## What is required
Reproduce word for word the part of the New Mexico travel passage below that starts at "Train near Lordsburg Photo" and ends at "seldom be heard.".

Last updated on Friday, January 03, 2003

Train near Lordsburg Photo by Carla DeMarco
Train near Lordsburg
When concrete, crime and commotion drive you away in search of renewal, a trek to New Mexico's upper boot heel can cleanse the spirit of sludge and jitters. Out in the desert, your only pressure is a gust of wind flapping your clothes and tousling your tresses. Your music, piped over sun-drenched airwaves, is the hum of the wind looping through mountains, carrying celestial strains of songbirds out through the valley and back again to your senses.

Out here, down-to-earth folks take life a few paces slower. Settling in, you breathe deeper, expanding toward the horizon, beginning to understand why a discouraging word would seldom be heard.

## Records
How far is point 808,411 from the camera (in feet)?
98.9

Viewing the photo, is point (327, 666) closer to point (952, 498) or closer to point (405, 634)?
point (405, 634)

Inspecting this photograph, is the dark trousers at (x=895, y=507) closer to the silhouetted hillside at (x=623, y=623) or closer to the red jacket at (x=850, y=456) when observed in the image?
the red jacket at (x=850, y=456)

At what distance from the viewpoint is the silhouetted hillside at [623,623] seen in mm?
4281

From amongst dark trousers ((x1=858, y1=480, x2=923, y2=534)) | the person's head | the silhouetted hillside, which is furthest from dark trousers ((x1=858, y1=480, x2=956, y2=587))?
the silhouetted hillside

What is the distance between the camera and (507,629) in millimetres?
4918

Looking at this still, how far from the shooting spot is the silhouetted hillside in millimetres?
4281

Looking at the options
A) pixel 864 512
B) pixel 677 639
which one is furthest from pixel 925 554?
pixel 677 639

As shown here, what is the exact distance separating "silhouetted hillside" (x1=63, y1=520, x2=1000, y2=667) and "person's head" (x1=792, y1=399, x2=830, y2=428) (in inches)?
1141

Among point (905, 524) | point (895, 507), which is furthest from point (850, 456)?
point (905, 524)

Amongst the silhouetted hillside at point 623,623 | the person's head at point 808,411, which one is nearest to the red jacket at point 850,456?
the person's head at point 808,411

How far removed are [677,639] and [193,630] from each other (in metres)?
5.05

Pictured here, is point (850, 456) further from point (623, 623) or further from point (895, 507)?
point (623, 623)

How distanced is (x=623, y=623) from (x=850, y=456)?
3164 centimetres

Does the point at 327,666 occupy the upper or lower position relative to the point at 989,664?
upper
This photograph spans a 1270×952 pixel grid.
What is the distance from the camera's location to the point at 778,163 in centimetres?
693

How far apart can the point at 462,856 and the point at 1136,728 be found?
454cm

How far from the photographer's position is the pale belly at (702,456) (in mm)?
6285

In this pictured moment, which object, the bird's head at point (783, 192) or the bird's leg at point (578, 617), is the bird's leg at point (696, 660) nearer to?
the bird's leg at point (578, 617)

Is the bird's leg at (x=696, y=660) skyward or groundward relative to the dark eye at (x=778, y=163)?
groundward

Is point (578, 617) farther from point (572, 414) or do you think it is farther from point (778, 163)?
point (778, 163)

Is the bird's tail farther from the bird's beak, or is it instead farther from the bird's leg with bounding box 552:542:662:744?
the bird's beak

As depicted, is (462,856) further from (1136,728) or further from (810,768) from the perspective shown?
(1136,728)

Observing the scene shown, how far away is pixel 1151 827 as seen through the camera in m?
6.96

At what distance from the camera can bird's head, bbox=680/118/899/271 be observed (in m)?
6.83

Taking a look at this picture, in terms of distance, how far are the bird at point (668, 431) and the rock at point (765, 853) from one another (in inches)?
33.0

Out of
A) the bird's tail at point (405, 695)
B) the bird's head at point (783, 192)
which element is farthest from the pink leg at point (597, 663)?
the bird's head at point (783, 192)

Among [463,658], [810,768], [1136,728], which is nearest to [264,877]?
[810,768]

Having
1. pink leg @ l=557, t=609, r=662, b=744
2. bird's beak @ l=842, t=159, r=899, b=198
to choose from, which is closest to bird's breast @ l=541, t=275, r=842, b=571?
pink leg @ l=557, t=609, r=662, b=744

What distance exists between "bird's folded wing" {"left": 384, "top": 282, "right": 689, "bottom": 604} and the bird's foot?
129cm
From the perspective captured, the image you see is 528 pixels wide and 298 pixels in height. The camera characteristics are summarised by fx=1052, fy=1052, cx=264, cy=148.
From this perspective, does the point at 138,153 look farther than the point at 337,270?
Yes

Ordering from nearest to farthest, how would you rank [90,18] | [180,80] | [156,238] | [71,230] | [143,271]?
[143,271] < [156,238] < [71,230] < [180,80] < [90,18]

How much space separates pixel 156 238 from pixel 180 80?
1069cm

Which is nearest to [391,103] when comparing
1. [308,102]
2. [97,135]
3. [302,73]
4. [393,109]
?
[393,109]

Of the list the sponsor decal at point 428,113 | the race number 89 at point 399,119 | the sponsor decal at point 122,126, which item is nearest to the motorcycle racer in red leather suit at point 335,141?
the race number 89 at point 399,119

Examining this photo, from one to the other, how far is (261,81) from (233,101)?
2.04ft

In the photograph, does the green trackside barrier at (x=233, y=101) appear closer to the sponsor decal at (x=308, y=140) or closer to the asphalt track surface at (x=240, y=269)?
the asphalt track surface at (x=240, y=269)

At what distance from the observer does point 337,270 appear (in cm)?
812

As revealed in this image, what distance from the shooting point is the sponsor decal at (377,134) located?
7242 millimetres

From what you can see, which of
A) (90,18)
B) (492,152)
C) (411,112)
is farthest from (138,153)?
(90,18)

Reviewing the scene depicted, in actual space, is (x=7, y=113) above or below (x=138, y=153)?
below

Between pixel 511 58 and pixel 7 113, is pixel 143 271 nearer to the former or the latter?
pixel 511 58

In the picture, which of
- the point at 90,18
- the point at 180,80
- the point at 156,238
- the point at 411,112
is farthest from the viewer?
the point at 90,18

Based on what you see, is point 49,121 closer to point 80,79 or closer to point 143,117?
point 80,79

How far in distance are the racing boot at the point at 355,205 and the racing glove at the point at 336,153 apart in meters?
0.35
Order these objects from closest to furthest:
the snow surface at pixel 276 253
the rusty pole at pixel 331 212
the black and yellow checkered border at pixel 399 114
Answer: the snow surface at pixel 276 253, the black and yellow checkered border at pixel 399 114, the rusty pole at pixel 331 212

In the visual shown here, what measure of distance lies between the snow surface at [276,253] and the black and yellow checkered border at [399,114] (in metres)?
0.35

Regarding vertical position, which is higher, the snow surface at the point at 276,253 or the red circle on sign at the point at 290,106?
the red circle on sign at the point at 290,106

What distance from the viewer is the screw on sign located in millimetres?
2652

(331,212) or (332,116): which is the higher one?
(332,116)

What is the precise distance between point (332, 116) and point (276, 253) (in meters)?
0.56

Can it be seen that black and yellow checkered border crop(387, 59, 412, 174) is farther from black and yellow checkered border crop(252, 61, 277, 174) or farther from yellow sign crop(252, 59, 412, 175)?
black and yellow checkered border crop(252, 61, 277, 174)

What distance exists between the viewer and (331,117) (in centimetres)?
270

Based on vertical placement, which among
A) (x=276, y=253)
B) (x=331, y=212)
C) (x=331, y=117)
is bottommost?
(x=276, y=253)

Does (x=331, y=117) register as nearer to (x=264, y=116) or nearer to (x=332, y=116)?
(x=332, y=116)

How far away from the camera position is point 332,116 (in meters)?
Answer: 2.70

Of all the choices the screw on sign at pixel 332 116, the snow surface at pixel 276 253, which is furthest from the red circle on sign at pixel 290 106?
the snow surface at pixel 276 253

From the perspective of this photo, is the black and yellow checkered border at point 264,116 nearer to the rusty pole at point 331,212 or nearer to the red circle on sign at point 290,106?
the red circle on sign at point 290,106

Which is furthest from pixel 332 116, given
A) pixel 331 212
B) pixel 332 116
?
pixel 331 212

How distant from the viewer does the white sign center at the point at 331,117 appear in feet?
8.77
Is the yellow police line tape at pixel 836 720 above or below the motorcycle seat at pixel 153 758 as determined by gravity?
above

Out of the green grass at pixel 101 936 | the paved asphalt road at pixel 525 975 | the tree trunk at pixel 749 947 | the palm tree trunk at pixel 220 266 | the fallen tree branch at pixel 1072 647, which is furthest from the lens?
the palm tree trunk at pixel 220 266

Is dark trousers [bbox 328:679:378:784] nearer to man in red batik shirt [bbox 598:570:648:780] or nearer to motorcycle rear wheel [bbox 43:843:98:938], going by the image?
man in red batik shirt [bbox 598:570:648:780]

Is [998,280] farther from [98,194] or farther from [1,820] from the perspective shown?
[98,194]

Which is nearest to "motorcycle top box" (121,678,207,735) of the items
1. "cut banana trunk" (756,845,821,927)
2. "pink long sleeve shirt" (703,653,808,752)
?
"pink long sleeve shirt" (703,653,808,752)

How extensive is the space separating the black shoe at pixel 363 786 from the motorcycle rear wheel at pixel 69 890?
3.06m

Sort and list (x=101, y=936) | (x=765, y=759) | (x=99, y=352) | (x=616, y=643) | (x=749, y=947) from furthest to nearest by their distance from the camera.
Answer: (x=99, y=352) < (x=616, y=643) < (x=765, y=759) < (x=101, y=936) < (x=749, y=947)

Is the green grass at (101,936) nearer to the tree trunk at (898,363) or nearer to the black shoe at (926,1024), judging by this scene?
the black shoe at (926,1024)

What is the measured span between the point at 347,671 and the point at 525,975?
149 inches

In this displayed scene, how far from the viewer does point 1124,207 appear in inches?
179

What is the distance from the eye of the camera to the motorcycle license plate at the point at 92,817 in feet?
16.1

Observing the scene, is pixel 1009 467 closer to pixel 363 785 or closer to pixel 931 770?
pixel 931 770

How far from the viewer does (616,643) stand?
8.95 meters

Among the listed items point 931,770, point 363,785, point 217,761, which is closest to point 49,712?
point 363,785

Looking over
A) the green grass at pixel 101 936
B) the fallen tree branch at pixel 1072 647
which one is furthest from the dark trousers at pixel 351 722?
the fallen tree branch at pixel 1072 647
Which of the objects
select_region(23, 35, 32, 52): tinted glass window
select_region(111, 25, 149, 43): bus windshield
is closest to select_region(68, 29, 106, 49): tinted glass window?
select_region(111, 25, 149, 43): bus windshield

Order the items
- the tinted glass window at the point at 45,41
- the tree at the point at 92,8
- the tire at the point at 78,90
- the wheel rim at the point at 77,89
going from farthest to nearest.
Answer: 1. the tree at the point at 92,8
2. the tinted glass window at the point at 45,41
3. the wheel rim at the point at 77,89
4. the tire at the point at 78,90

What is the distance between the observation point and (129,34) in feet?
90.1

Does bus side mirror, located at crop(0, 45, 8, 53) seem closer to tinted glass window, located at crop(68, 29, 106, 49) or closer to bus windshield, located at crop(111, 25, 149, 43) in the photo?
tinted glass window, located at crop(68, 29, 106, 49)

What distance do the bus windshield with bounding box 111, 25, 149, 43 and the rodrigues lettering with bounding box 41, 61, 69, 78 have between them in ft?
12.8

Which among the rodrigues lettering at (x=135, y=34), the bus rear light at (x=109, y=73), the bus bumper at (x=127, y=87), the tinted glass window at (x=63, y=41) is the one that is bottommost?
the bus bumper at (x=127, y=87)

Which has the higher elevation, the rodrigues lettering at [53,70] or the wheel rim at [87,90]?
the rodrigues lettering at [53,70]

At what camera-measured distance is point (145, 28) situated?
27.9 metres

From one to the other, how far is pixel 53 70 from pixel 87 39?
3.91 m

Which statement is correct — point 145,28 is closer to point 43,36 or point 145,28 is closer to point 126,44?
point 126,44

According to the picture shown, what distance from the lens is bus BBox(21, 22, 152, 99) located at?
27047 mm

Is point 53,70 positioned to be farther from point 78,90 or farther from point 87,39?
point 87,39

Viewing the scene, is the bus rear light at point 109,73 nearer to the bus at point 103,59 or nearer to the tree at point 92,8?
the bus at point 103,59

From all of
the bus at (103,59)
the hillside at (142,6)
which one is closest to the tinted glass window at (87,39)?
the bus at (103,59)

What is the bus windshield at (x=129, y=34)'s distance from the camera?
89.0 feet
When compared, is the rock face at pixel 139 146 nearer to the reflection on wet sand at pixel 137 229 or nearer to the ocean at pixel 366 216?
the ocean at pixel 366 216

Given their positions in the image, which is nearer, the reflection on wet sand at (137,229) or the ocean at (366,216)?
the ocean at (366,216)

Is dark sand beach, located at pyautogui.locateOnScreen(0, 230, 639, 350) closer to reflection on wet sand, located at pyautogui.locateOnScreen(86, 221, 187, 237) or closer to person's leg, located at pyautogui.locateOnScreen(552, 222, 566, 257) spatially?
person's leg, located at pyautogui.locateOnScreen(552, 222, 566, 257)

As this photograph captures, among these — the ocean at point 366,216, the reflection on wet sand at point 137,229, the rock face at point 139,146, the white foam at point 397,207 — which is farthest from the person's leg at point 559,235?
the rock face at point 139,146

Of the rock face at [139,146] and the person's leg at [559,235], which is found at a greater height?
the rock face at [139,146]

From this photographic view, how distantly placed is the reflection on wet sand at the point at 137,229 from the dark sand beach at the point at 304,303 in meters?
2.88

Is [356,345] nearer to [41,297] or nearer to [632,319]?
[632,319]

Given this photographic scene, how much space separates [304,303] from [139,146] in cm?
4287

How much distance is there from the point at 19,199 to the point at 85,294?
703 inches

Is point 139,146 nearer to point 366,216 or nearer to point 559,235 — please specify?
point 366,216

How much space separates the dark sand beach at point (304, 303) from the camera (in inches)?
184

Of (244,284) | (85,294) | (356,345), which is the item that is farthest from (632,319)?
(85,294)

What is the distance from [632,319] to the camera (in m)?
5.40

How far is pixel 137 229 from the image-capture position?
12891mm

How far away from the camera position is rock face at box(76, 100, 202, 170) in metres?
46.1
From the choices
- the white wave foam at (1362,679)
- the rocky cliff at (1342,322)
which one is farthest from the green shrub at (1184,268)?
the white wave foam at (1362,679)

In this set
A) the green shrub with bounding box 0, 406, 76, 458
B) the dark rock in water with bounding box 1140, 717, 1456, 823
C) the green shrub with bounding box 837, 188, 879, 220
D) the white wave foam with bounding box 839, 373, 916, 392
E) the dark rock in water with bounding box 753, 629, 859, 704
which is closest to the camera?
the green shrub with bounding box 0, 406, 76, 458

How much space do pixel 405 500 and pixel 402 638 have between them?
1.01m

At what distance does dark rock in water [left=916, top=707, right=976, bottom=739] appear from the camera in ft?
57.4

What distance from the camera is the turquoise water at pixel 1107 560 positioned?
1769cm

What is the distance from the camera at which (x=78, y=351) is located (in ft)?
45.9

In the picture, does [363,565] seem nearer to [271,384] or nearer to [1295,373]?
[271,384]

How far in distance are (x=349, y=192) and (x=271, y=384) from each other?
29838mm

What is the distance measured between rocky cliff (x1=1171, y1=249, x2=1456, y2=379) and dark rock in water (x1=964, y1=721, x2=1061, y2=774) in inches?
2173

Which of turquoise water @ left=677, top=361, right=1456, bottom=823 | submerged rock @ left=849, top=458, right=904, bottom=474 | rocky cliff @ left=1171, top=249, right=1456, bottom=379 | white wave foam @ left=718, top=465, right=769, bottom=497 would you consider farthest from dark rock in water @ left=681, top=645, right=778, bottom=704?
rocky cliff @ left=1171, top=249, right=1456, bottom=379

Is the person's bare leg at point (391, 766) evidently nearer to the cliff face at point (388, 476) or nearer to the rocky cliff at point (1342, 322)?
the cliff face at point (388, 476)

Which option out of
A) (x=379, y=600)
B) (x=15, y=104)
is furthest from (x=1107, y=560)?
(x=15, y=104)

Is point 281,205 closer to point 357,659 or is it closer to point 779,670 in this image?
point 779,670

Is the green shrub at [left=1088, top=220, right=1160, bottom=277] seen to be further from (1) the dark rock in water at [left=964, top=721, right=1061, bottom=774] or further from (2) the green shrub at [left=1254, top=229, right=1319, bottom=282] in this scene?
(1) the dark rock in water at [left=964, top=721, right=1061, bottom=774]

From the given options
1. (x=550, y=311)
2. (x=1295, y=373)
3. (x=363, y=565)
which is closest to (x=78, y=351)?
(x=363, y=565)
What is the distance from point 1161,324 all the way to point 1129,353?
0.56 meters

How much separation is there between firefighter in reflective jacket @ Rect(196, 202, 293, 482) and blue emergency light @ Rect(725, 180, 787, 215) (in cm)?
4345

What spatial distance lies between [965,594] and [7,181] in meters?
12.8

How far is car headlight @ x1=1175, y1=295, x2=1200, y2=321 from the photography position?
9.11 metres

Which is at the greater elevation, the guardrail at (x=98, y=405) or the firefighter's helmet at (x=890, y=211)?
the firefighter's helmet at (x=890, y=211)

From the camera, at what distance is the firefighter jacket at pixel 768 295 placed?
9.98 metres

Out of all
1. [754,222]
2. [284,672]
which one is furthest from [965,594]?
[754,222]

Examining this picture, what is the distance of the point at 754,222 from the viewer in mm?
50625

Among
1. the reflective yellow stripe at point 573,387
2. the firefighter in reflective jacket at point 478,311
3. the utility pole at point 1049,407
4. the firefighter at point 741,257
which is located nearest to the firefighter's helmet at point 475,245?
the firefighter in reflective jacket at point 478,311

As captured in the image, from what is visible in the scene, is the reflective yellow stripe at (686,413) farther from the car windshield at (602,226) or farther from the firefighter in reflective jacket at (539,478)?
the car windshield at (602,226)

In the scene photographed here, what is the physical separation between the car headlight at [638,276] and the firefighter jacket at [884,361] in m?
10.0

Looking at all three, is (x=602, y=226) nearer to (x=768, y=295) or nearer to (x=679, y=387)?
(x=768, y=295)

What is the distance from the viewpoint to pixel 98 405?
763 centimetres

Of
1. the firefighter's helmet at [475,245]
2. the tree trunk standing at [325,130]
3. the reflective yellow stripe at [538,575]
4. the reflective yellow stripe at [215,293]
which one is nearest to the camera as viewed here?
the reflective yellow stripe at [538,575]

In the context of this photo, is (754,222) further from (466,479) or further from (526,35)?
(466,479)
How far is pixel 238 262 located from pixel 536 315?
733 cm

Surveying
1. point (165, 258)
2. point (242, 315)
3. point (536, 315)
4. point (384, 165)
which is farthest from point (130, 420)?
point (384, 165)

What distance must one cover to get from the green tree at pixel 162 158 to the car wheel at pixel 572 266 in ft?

## Response to this exercise
Train near Lordsburg Photo by Carla DeMarco
Train near Lordsburg
When concrete, crime and commotion drive you away in search of renewal, a trek to New Mexico's upper boot heel can cleanse the spirit of sludge and jitters. Out in the desert, your only pressure is a gust of wind flapping your clothes and tousling your tresses. Your music, piped over sun-drenched airwaves, is the hum of the wind looping through mountains, carrying celestial strains of songbirds out through the valley and back again to your senses.

Out here, down-to-earth folks take life a few paces slower. Settling in, you breathe deeper, expanding toward the horizon, beginning to understand why a discouraging word would seldom be heard.